This doesn’t work for all features in all products, of course. A stranger could join my college network, friend me, get me to accept the friend request, and then see statuses directed at my classmates. That seems unlikely, though. More often than not, letting your app handle the shit work is going to be better than letting your users handle it.
Some people still like shit work. They can spend an hour moving Twitter accounts to special Lists, and then at the end of it look back and say “Boy, I spent an hour doing this. I really accomplished a lot today!” You didn’t. You did shit work.

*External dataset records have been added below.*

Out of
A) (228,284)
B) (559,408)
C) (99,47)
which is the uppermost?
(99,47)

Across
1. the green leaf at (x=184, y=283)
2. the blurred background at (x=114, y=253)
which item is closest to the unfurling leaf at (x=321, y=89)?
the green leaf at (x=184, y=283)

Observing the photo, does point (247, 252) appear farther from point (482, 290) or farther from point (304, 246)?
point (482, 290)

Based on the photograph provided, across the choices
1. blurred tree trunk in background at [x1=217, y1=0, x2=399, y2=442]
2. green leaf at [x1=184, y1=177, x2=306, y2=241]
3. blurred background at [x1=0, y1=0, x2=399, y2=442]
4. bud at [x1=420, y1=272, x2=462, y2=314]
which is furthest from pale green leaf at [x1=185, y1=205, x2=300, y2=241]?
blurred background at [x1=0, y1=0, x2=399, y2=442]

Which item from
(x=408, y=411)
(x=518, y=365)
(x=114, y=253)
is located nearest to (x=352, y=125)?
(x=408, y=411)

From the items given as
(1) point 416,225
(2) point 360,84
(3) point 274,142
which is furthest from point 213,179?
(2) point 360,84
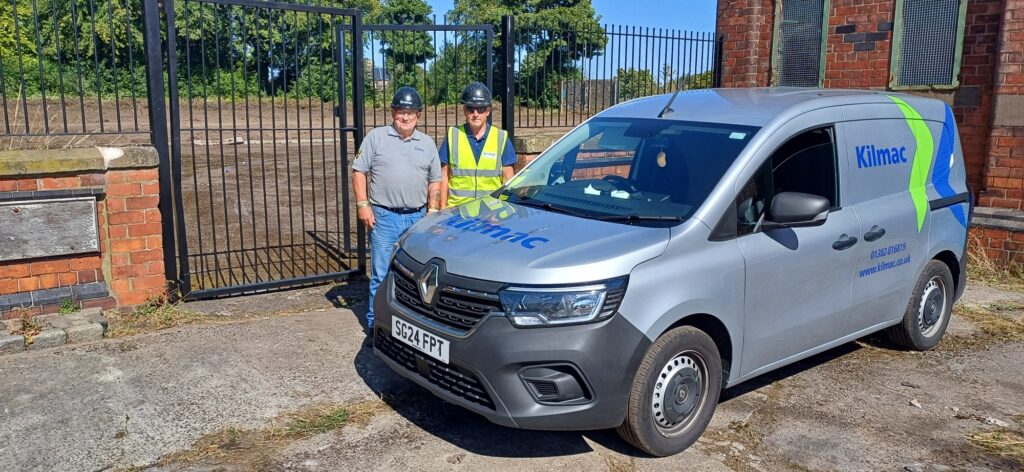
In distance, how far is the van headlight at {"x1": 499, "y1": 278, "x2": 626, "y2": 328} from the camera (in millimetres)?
3586

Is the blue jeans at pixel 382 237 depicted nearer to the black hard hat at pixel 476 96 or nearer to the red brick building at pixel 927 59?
the black hard hat at pixel 476 96

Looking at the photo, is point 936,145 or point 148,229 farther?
point 148,229

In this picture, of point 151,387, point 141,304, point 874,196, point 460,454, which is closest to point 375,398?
point 460,454

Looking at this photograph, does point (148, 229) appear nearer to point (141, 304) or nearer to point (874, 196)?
point (141, 304)

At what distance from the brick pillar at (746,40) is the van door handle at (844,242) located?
6453 mm

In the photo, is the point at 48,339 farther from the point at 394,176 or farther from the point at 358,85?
the point at 358,85

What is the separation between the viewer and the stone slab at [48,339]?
17.8 feet

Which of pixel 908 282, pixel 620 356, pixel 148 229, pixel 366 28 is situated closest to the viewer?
pixel 620 356

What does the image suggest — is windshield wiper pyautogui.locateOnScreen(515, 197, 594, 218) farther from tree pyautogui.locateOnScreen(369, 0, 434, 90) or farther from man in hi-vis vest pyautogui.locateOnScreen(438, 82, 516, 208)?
tree pyautogui.locateOnScreen(369, 0, 434, 90)

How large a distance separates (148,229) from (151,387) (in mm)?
1771

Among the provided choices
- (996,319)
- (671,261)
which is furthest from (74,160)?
(996,319)

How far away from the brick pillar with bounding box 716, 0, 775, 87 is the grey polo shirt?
6.49 m

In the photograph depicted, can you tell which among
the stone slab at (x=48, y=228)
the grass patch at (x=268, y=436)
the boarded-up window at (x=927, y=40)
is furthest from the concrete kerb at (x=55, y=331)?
Result: the boarded-up window at (x=927, y=40)

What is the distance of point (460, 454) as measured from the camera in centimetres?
407
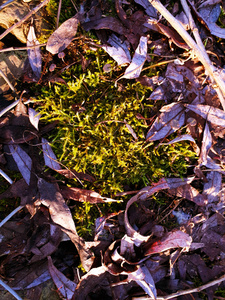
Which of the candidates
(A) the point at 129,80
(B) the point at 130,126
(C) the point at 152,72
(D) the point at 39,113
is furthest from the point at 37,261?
(C) the point at 152,72

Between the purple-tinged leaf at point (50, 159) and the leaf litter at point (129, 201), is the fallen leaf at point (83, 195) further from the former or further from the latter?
the purple-tinged leaf at point (50, 159)

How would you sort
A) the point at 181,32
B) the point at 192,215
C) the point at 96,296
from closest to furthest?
the point at 181,32 → the point at 96,296 → the point at 192,215

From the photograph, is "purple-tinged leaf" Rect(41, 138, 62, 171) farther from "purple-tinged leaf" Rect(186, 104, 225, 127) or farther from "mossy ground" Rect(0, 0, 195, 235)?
"purple-tinged leaf" Rect(186, 104, 225, 127)

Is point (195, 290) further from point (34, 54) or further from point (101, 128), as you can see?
point (34, 54)

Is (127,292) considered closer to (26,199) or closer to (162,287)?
(162,287)

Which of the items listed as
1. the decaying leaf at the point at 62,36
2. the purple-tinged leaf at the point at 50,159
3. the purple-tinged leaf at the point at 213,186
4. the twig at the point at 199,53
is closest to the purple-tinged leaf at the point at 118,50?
the decaying leaf at the point at 62,36

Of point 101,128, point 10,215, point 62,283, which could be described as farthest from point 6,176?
point 62,283

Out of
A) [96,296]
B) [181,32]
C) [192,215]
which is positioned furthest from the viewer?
[192,215]
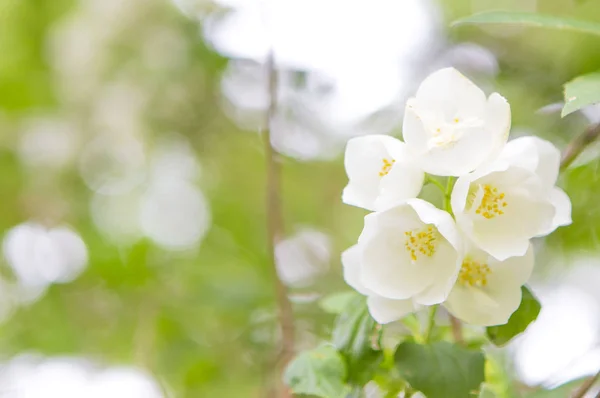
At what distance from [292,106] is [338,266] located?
0.41m

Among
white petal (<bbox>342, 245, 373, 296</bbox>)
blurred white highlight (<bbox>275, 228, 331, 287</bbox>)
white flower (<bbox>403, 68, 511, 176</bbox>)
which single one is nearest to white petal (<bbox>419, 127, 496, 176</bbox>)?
white flower (<bbox>403, 68, 511, 176</bbox>)

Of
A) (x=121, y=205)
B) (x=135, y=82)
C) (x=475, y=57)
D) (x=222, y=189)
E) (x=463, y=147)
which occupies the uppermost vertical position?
(x=463, y=147)

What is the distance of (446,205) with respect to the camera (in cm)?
58

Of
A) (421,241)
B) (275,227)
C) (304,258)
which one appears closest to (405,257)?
(421,241)

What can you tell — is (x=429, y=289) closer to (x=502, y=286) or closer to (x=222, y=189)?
(x=502, y=286)

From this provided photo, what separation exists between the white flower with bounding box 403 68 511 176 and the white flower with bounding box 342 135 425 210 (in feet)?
0.05

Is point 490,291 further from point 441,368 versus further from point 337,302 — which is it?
point 337,302

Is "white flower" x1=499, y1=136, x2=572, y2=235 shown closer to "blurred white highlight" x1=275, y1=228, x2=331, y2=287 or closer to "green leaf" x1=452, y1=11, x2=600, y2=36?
"green leaf" x1=452, y1=11, x2=600, y2=36

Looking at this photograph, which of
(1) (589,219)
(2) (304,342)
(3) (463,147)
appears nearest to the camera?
(3) (463,147)

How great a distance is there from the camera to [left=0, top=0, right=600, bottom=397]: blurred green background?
1261mm

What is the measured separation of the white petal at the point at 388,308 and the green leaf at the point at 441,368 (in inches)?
1.6

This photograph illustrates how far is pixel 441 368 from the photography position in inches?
23.0

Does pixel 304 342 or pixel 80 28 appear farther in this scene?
pixel 80 28

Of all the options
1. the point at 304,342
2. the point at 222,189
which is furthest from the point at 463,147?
the point at 222,189
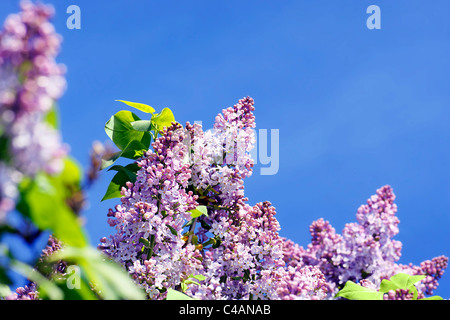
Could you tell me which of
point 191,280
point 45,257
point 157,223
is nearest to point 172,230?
point 157,223

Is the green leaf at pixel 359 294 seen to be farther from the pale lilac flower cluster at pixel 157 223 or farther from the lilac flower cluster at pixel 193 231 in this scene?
the pale lilac flower cluster at pixel 157 223

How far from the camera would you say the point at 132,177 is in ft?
10.2

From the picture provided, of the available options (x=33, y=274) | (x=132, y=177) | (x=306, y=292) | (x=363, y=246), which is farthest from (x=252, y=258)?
(x=33, y=274)

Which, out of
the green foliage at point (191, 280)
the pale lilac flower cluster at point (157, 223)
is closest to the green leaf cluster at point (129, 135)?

One of my favorite posts is Merlin Mann’s Mud Rooms, Red Letters, and Real Priorities. His main point is that adding an assortment of labels, tags, and priorities to your email inbox only serves to give you the illusion of getting work done. Either something is important, or it isn’t. You don’t need five levels of priorities to decide that, and spending time categorizing isn’t real work.
The same is true in any product. We need to get out of this idea that the act of spending time on a project means that you spent your time wisely. Sometimes you’re just wasting your time.
I used to carefully craft a bunch of buddy lists in my instant messenger. Friends From Home, College Friends, Bay Area Friends, Work, Previous Work, Current Work… it kept growing and growing until I suddenly realized how fruitless it was for me. Then I merged everyone into one big group called “Humans”.
Simplify. Don’t give your users the shit work.